Chart of the Day: USD/JPY
The USD/JPY has clearly broken from its previous symmetrical triangle on the short term charts, and the upside break here was followed by a Monday gap above the 61.8% Fib retracement of the decline from 110.60. This area came in at 97.15 and this is vital for determining the long term prospects for the pair. Long term strategies should clearly look for buy entries but with indicator readings now severely overstretched, the prudent move is to wait for a downside correction before getting into new long positions. First support is now seen at 96.70.
The EUR/USD is moving higher but still holding below the important psychological level at 1.30. An upside break here does look imminent but some stalling here is not surprising, given that this is also where the 200 period EMA comes in on the 4H charts. First support to the downside is seen at 1.2965, and if this area breaks expect more sideways trading before the medium term uptrend resumes. In this case, breakout positions are acceptable, so traders can get long if 1.3010 trades.
The AUD/USD is rolling over after hitting the resistance line of its symmetrical triangle, and this does not bode well for the short term prospects of the pair. In addition to this, prices have broken historical support at 1.0380 (which is just above the 100/200 period EMA cluster on the dailies). Overall, this favors sell positions at these relatively elevated levels so traders should be looking at new rallies as an opportunity to sell. Resistance overhead now comes in at 1.0495.

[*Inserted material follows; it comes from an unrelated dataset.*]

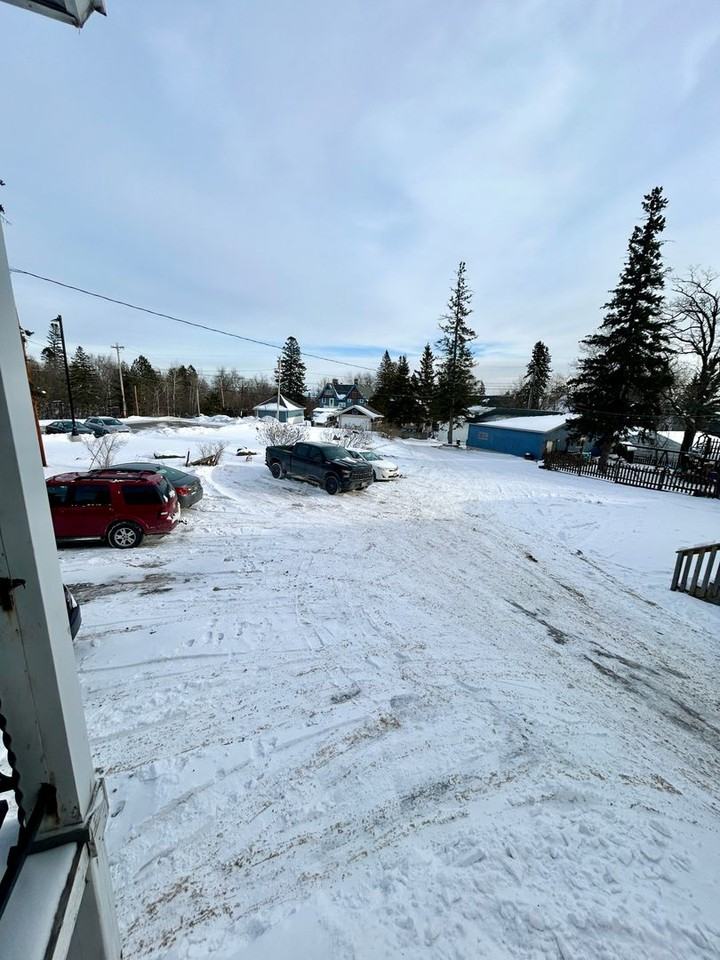 608 Woodland Ave - Photo 5 of 29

The USD/CHF is starting to look top heavy now that the triple bottom at 0.9380 has broken to the downside. The upper end of the range structure resembles a head and shoulders pattern, so the overall bias is to the downside with the next target seen at 0.9280. In order to reverse this bias, we will need to see a clean break of 0.9430, and if this occurs expect range trading for the near term. Indicator readings are showing negative momentum, however, so upside breaks are looking less likely.